No single person discovered algebra, since various people in different parts of the world discovered it at different times. Some aspects of algebra were even discovered multiple times by different people who were unaware of each other. Virtually every major civilization worked out some portion of the algebraic puzzle, although certain people like Diophantus, Muhammad Ibn Musa al-Khwarizmi and Gottfried Leibniz made more significant contributions.
The Babylonians pioneered many of the basic usages of algebra. A tablet dated between 1900 and 1600 B.C. contains Pythagorean triples and other advanced mathematics.
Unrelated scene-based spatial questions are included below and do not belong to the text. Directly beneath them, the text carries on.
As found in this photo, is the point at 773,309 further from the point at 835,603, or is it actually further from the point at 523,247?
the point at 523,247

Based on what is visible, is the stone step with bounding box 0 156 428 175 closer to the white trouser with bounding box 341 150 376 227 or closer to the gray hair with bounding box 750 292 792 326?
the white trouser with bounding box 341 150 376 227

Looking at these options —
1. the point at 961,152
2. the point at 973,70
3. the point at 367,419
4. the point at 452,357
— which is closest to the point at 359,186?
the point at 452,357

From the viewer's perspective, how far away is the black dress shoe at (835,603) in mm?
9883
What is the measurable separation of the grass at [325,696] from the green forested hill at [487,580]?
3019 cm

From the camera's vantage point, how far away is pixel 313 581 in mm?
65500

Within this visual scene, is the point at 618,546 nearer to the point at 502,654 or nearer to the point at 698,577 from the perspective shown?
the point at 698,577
There is also evidence of rudimentary algebra in Ancient Egypt, including a document on linear equations that is one of the earliest mathematical proofs ever discovered. While the Ancient Greeks were better known for other forms of mathematics, they did devise a form of geometric algebra that used the sides of objects to represent algebraic terms. Mathematicians from present day India and China also developed early versions of algebra, with the modern algebraic term "Modus Indorum" referring specifically to an algebraic method devised in India.
Two of the most important people in the history of algebra are Diophantus and al-Khwarizmi. The former is frequently referred to as "the father of algebra," and his treatise "Arithmetica" was the first to use symbols to represent unknown numbers. Al-Khwarizmi was the first to distinguish algebra from geometry and arithmetic, and he pioneered the concept of balancing and reducing the sides of an equation. The word algebra refers to his work "Hidab al-Jabr wal-Muqubala," or "The Book of Restoration and Balance."
Since then, Europeans like Francois Viete and Gottfried Leibniz and scholars from other parts of the world, such as Seki Kowa, have refined mathematicians understanding of algebra.